## Start Dataset entries
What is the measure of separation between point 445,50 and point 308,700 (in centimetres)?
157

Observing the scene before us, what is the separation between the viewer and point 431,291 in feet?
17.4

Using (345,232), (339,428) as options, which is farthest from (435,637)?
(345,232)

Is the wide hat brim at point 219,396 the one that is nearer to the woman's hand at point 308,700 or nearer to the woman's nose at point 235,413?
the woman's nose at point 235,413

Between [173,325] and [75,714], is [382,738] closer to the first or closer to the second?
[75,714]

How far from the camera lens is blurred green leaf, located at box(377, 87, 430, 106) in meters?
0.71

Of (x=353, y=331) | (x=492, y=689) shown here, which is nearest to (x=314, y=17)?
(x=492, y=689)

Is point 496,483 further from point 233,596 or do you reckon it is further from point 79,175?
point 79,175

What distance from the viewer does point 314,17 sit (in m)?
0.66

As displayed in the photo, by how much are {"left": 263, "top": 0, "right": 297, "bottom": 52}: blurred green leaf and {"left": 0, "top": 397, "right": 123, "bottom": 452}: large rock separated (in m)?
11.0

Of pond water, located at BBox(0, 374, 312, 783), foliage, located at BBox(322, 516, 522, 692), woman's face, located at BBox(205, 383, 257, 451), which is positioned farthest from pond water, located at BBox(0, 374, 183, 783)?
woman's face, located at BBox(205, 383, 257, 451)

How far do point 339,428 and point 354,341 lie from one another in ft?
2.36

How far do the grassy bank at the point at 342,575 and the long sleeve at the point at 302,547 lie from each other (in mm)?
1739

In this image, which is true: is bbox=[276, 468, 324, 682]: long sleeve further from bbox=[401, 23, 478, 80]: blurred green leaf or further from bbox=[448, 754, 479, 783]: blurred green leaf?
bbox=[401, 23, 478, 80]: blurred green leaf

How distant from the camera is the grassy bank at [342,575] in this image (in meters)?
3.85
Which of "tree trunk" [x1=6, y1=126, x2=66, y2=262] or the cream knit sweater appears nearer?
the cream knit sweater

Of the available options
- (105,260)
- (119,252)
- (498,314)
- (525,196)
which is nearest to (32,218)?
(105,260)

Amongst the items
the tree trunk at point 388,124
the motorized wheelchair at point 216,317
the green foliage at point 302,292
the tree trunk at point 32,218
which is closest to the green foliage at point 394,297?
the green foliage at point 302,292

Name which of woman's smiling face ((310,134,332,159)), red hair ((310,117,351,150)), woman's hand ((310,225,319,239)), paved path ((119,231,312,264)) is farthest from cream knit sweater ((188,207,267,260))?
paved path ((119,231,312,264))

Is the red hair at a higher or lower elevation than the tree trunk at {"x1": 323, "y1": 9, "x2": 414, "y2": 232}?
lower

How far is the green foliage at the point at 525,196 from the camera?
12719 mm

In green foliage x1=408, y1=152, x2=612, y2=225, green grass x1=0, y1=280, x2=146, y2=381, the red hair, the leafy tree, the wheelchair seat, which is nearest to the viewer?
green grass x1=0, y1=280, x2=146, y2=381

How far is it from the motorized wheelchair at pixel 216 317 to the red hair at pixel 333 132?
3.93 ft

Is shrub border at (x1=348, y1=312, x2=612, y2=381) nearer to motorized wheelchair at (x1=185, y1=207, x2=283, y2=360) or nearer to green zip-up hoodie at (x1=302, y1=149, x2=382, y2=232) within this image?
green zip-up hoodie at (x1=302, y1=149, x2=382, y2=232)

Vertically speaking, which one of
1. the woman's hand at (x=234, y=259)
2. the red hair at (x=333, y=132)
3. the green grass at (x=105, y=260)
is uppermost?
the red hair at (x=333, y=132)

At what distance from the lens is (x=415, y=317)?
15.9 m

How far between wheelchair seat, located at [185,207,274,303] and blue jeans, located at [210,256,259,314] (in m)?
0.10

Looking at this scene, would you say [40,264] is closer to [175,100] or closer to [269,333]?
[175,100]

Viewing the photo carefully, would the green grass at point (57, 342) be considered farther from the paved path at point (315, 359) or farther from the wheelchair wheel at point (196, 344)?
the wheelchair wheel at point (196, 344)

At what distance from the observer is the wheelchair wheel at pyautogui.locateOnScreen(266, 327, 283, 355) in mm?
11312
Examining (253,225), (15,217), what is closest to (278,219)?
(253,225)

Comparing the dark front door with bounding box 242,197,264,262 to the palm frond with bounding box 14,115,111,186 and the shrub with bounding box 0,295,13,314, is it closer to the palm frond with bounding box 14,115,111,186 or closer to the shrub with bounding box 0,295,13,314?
## End Dataset entries
* _Prompt_: Convert the stretch from the line containing "Examining (253,225), (15,217), what" through the end of the rows into a Markdown table with the columns No. and Line, leaving out blank lines.

* _Reply_:
| No. | Line |
|---|---|
| 1 | Examining (253,225), (15,217), what is closest to (278,219)? |
| 2 | (253,225) |
| 3 | Comparing the dark front door with bounding box 242,197,264,262 to the palm frond with bounding box 14,115,111,186 and the shrub with bounding box 0,295,13,314, is it closer to the palm frond with bounding box 14,115,111,186 or closer to the shrub with bounding box 0,295,13,314? |